Methods: The study included a nationally representative sample of 1,054 child welfare-involved adolescents between 11-17 years (M = 13.72 years, 55.4% female, 61.8% minoritized racial/ethnic identity) from the National Survey on Child and Adolescent Well-Being II (NSCAW-II). Nine indicators of childhood adversity were assessed via youth, caregiver, and child welfare caseworker report on several validated measures (e.g., Parent-Child Conflict Tactics Scale, Conflict Tactics Scale 2) and NSCAW-specific survey items. Each indicator was scored as exposed (=1) or not exposed (=0).
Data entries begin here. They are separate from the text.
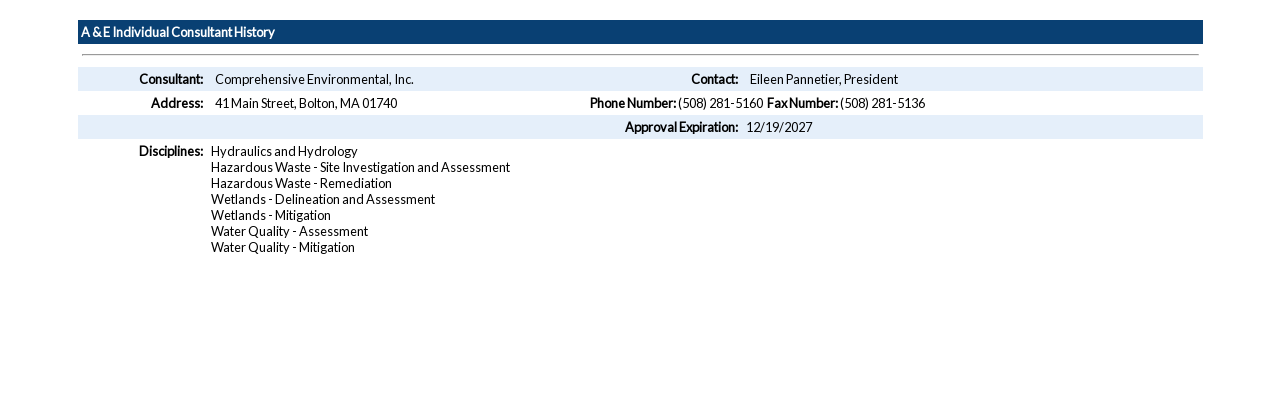

--- FILE ---
content_type: text/html
request_url: https://hwy.massdot.state.ma.us/webapps/MHDConsultants/MHD_ConsultantHistory.asp?keyid=158
body_size: 3054
content:

<html>
<head>
	<title>MassDOT Highway Division - Architects & Engineers Consultants - Individual Consultant History</title>
	<meta http-equiv="Content-Type" content="text/html; charset=iso-8859-1" />

    <link rel="stylesheet" type="text/css" href="MHD_AE.css" />
    <link href="https://fonts.googleapis.com/css?family=Lato" rel="stylesheet" />

</head>
<body>


<div id="main">
<center>

<!-- #inc  lude virtual="/banner/header.inc" -->
<div class="headerInfo">
<table border="0" ID="Table2" style="background-color:#fff;width:90%;">
    <tr>
        <td style="padding:10px 4px;">
        <form name="SearchFor" id="SearchFor" action="MHD_Consultants.asp" method="post">
	        <table width="100%" border="0" cellpadding="4" cellspacing="0" ID="Table5" class="disHistory">
		        <tr><th colspan='5'><strong>A & E Individual Consultant History</strong></th></tr>
		        <tr><td colspan='5'><hr/></td></tr>
		        <tr>
<td align='right' class='rowHiLite2'><label title='Consultant'><strong>Consultant:</strong></label></td>
<td nowrap  class='rowHiLite2'>&nbsp;&nbsp;Comprehensive Environmental, Inc.</td>
<td align='right'  class='rowHiLite2'><label title='Contact'><strong>Contact:</strong></label></td>
<td colspan='2' nowrap  class='rowHiLite2'>&nbsp;&nbsp;Eileen Pannetier, President</td>
</tr><tr>
<td align='right'><label title='Address'><strong>Address:</strong></label></td>
<td nowrap>&nbsp;&nbsp;41 Main Street, Bolton, MA 01740</td>
<td nowrap colspan='3'><label title='Phone Number'><strong>Phone Number:</strong></label>
(508) 281-5160&nbsp;&nbsp;<label title='Fax Number'><strong>Fax Number:</strong></label>
(508) 281-5136</td>
</tr>
<tr>
<td align='right' colspan='3' class='rowHiLite2'><label title='Approval Expiration'><strong>Approval Expiration:</strong></label></td>
<td colspan='2' class='rowHiLite2'>12/19/2027</td>
</tr>
<tr>
<td align='right' valign='top'><label title='Disciplines'><strong>Disciplines:</strong></label></td>
<td colspan='4'>
Hydraulics and Hydrology<br>Hazardous Waste - Site Investigation and Assessment<br>Hazardous Waste - Remediation<br>Wetlands - Delineation and Assessment<br>Wetlands - Mitigation<br>Water Quality - Assessment<br>Water Quality - Mitigation<br></td>
</tr>
				
	        </table>
        </form>
    </td>
    </tr>
</table>
</div>

<!--
Old footer links
<div class="ftr">
        <div class="ftrCopy">© 2011 Commonwealth of Massachusetts</div>
        <div class="ftrLinks">
        <ul>
			<li><a href="http://www.massdot.state.ma.us/Highway/">Highway Home</a></li>
			<li><a href="http://www.massdot.state.ma.us/AboutUs.aspx">About Us</a></li>
			<li><a href="http://www.massdot.state.ma.us/Employment.aspx">Employment</a></li>
			<li><a href="http://www.massdot.state.ma.us/ContactUs.aspx">Contact Us</a></li>
			<li><a href="http://www.massdot.state.ma.us/SitePolicies.aspx">Site Policies</a></li>
        </ul>
        </div>
    </div>
-->

</center>
</div>


</body>
</html>


--- FILE ---
content_type: text/css
request_url: https://hwy.massdot.state.ma.us/webapps/MHDConsultants/MHD_AE.css
body_size: 1874
content:
/* Default CSS Stylesheet for a new Web Application project */
body {
	font-family:lato, verdana, arial, helvetica, sans-serif;
}
#SearchResults {
	background-color:#fff;
}
.scrhResults {
	margin-left:0;
	margin-top:10;
	margin-bottom:10;
	margin-right:0;
	font-size:1em;
}
.scrhResults th {
	color: #06C;
	height:20;
	font-size:1em;
	background-color:#C0C0C0;
	text-align:left;
	padding-left:3px;

}
.scrhResults td {
	height:20;
	font-size:1em;
	padding-left:3px;
}
.paging {
	color: #06C;
	height:20;
	font-size: .8em;
	background-color:#C0C0C0;
	text-align:left;
	text-decoration: underline;
	padding-left:3px;
}
.legendTitle {
	color:#036;	
	font-weight:bold;
	font-size:1em;	
}

.expired1 /*ddryder : added for consistency */
{
    color:red;
    background-color: #E8EDF3;
}

.expired2 /*ddryder : added for consistency */
{  
        color:red;
	background-color: #E5EFFA;
}

a:link {
	color:#06C;
	text-decoration: underline;
}

a:visited {
	color:#036;
	text-decoration:underline;
}

a:hover {
	color:red;
	text-decoration:underline;
}
hr{
	color:#000;
}
.disHistory th {
	color: #ffffff;
	height:20;
	font-size: .8em;
	background-color:#094073;
	text-align:left;
	padding-left:3px;	

}
.disHistory td {
	height:20;
	font-size: .8em;
}
.disciplines {
	font-size:1em;
	color:#094073;
	margin-left:0;
	margin-top:20;
	margin-bottom:0;
}
caption.disciplines {
	padding-top:5px;
	padding-bottom:10px;
	font-size:100%;
}
.disciplines td{
	height:20;
	font-size:1em;
	/*width:385px;*/
	padding:5px;
}
input.sendbtn {
	/*width: 130px;*/
	height: 25px;
	background-color:#E8EDF3;
	outline: none;
}

.rowHiLite {
	background-color: #E8EDF3;

}

.rowHiLite2 {
	background-color: #E5EFFA;
}

.rowHiLite td, .rowHiLite2 td {
	padding:10px auto;
}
We conducted confirmatory factor analysis (CFA) to test a unidimensional model (model 1) and two-factor threat and deprivation model (model 2). As a supplemental analysis to the CFA, we also conducted exploratory factor analysis (EFA; model 3) without an a priori hypothesis due to the lack of prior research examining the structure of adversity among child welfare-involved adolescents and lack of consensus on the best-fitting measurement model for this population. Missing data were handled using full information maximum likelihood estimation.
Results: CFA models 1 and 2 did not converge or had poor fit and/or low factor loadings that were not improved by model modifications. The model identified via EFA (model 3) indicated that a 3-factor structure fit the data best, X2(12)=6.02, RMSEA<.001, CFI/TLI=1.00, SRMR=.041. Physical abuse and emotional abuse loaded onto the first factor, physical neglect and substance abuse exposure loaded onto factor 2, and emotional neglect and domestic violence exposure loaded onto the third factor. These factor loadings were all >.40. In contrast, sexual abuse, caregiver mental illness, and caregiver separation/divorce cross-loaded onto at least two factors and thus were excluded as they were not well defined by the underlying factors.
Conclusion and Implications: Our findings highlight the importance of continuing to test how to best measure childhood adversity across heterogeneous populations (e.g., community samples, child welfare-involved youth) as different dimensions of adversity may be more (or less) salient for certain populations. Specifically, the results suggest that distinguishing between threat, physical deprivation, and emotional deprivation may be important within child welfare-involved populations. These findings have implications for advancing childhood adversity research and clinical and child welfare practice.